» **Text passage**
# # # # # # #

4. Order Process; Cancellation; Changes.
Only individuals who have successfully submitted their Deposit and reserved a spot on the preorder list (collectively, the “Preorder List”) will be eligible to confirm purchase of a Product in accordance herewith. In order to reserve your spot on the Preorder List, you must pay the Deposit as set forth in Section 5 below, and submit certain personal information which will be collected for purposes of fulfillment and communicating updates to you (‘Registration Information”). You will be charged the Deposit when you reserve your spot on the Preorder List. Reserving your spot on the Preorder List constitutes your express agreement to be charged the non-cancellable and non-refundable (subject to Section 9\) Deposit using the provided payment method.
5. Deposit Payment Terms.
In order to successfully reserve your spot on the preorder List, you must connect a compatible digital wallet (your “Wallet”) to our website and use an accepted form of payment and comply with the corresponding payment instructions. Ethereum (ETH), Solana (SOL), and SUI are currently the only accepted cryptocurrencies (the “Accepted Cryptocurrencies”) to complete payment of the Deposit. We reserve the right to add or remove any Accepted Cryptocurrencies at our sole discretion. After connecting your wallet, you will be asked to confirm payment of the Deposit. At that time, a conversion amount of the Accepted Cryptocurrency equal to 599 U.S. Dollars will be presented to you. Upon confirmation of the transaction, such amount will be transferred to us from your Wallet. **We will not be liable for any losses or harms sustained as a result of user error in connection with your Deposit, including incorrectly constructed transactions or mistyped addresses, or malfunctioning programs or smart contracts.**
6. No Guarantee of Delivery Date; Transfer of Title.
1. We expect the Product to ship in 2025\. The merchant of record or fulfillment partner that Playtron contracts with to provide fulfillments services (the “Fulfillment Partner”) will notify you when your Product is ready to ship (“Availability Notice”). Upon receipt of the Availability Notice, you agree to promptly provide (1) payment of the Additional Fees disclosed on the Final Pricing Confirmation (“Final Payment”) and (2) shipping, contact and additional payment information. If you do not respond to the Availability Notice and provide shipping information within thirty (30) days of receipt of the Availability Notice, we may cancel your order.
2. Title and risk of loss pass to you upon the shipment and transfer of the Product to the third-party delivery carrier. We will not be liable for any claims for damage to the Product or losses incurred while the Product is in transit.

# # # # # # #

» **Records supplied**
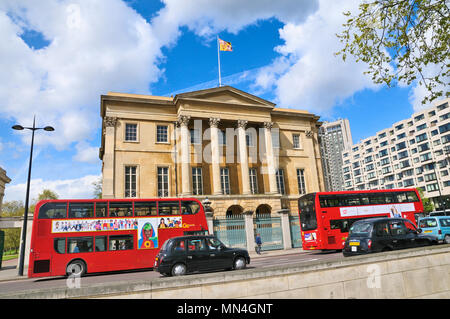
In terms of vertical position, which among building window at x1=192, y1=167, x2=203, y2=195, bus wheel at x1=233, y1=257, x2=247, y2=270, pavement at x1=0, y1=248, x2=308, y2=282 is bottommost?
pavement at x1=0, y1=248, x2=308, y2=282

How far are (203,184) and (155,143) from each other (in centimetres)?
667

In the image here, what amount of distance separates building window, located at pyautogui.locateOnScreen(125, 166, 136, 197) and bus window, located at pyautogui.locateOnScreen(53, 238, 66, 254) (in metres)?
15.2

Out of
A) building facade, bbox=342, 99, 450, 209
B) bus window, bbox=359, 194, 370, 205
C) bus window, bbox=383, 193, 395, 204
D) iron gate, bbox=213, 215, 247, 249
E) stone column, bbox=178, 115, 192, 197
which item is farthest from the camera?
building facade, bbox=342, 99, 450, 209

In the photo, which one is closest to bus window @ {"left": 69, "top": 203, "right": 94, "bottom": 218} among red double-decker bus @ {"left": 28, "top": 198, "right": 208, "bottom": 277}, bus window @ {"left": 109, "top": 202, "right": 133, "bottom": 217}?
red double-decker bus @ {"left": 28, "top": 198, "right": 208, "bottom": 277}

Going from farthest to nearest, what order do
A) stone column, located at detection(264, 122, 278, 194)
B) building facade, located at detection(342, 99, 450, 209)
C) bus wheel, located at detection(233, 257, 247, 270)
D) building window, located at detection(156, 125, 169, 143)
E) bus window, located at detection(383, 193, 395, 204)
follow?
building facade, located at detection(342, 99, 450, 209) < stone column, located at detection(264, 122, 278, 194) < building window, located at detection(156, 125, 169, 143) < bus window, located at detection(383, 193, 395, 204) < bus wheel, located at detection(233, 257, 247, 270)

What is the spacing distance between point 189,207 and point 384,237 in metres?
10.1

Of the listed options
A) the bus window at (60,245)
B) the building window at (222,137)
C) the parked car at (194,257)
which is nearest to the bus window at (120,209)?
the bus window at (60,245)

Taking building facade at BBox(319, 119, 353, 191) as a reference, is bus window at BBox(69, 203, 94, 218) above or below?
below

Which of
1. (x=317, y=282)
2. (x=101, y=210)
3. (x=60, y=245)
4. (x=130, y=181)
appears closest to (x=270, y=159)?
(x=130, y=181)

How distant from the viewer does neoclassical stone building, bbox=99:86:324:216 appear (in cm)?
2989

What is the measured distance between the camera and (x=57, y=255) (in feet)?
46.1

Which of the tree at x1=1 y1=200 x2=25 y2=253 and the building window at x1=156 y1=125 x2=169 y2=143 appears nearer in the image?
the building window at x1=156 y1=125 x2=169 y2=143

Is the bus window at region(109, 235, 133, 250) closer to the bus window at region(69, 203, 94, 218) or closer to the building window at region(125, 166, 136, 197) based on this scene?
the bus window at region(69, 203, 94, 218)
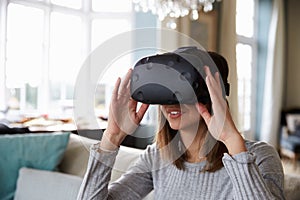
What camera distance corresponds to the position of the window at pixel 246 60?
5363mm

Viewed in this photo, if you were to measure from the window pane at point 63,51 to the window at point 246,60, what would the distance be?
2165 millimetres

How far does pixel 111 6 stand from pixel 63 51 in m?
0.71

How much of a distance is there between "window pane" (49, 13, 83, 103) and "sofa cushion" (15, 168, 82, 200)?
238cm

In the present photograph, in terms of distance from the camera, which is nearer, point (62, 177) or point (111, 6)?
point (62, 177)

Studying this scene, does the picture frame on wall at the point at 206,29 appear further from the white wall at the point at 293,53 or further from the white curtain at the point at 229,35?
the white wall at the point at 293,53

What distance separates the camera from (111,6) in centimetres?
434

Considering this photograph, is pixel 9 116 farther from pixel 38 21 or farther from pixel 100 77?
pixel 100 77

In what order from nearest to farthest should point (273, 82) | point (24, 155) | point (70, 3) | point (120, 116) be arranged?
point (120, 116) → point (24, 155) → point (70, 3) → point (273, 82)

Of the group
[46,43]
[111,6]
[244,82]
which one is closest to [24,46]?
[46,43]

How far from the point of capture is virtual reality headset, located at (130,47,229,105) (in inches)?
24.3

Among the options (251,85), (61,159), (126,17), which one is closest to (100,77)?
(61,159)

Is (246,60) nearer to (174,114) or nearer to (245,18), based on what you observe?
(245,18)

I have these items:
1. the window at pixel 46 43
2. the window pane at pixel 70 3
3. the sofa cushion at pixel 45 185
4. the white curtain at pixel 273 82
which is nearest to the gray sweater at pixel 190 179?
the sofa cushion at pixel 45 185

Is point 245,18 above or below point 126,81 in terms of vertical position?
above
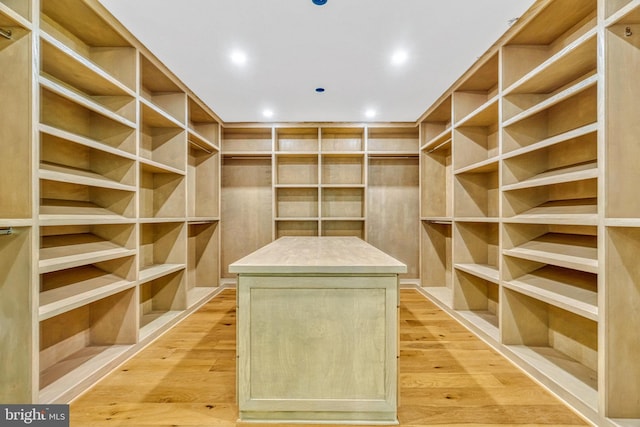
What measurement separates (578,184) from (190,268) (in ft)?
13.8

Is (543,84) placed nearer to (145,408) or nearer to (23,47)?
(23,47)

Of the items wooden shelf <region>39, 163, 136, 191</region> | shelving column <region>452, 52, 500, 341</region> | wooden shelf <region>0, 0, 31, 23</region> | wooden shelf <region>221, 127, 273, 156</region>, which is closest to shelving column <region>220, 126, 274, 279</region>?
wooden shelf <region>221, 127, 273, 156</region>

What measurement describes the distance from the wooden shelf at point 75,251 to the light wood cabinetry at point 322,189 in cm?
232

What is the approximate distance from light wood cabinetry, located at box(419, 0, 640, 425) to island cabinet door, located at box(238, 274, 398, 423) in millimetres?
1119

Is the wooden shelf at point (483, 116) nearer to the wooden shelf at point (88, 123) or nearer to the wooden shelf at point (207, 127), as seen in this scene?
the wooden shelf at point (88, 123)

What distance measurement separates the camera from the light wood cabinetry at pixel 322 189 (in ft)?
15.0

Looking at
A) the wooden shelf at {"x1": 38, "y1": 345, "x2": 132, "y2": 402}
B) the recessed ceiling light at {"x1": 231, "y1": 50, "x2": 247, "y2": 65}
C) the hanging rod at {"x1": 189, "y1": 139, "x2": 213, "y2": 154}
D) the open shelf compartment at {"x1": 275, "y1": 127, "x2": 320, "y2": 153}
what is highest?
the recessed ceiling light at {"x1": 231, "y1": 50, "x2": 247, "y2": 65}

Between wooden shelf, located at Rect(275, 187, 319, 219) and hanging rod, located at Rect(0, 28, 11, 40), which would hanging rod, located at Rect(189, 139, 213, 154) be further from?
hanging rod, located at Rect(0, 28, 11, 40)

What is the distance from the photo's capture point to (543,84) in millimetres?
2221

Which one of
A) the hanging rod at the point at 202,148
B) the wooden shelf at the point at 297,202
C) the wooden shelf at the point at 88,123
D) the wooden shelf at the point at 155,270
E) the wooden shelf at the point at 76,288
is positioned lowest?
the wooden shelf at the point at 155,270

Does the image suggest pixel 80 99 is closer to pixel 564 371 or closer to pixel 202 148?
pixel 202 148

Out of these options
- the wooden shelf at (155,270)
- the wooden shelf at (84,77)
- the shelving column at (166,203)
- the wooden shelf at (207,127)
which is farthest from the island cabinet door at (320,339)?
the wooden shelf at (207,127)

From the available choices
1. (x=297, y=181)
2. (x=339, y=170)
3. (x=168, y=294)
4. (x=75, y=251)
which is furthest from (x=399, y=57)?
(x=168, y=294)

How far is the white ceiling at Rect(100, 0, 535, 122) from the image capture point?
1915 millimetres
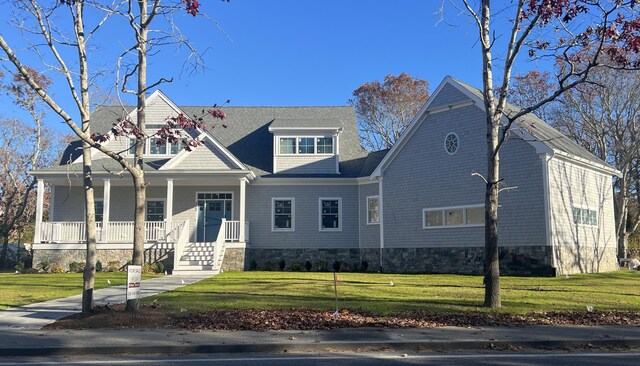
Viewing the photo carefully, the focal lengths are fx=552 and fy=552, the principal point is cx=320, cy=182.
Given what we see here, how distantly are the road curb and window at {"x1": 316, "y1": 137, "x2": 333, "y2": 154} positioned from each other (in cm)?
1847

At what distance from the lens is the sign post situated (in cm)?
996

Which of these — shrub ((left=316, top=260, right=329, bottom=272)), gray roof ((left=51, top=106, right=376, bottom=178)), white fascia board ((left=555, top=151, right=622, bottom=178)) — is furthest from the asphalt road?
gray roof ((left=51, top=106, right=376, bottom=178))

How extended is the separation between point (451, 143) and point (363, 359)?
15.5 metres

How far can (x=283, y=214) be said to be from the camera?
25938 mm

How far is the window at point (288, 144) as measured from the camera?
26453mm

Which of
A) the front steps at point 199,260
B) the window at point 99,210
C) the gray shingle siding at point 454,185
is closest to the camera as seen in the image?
the gray shingle siding at point 454,185

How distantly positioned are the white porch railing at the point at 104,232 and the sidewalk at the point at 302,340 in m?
14.4

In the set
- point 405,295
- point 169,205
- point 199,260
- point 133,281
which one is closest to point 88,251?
point 133,281

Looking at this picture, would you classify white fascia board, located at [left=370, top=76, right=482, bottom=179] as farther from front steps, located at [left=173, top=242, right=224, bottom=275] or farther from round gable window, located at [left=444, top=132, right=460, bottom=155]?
front steps, located at [left=173, top=242, right=224, bottom=275]

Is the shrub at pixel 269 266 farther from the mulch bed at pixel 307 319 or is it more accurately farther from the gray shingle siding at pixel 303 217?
the mulch bed at pixel 307 319

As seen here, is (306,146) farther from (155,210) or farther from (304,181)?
(155,210)

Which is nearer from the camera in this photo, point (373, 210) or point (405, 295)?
point (405, 295)

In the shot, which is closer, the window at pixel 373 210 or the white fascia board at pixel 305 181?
the window at pixel 373 210

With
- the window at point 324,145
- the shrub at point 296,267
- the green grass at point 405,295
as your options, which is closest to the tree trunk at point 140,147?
the green grass at point 405,295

# # # # # # #

» **What the exercise asks**
Reproduce the stretch of the preorder terms from "2. Title and" through "is in transit.". Nothing in the listing matters for this work.

» **Exercise output**
2. Title and risk of loss pass to you upon the shipment and transfer of the Product to the third-party delivery carrier. We will not be liable for any claims for damage to the Product or losses incurred while the Product is in transit.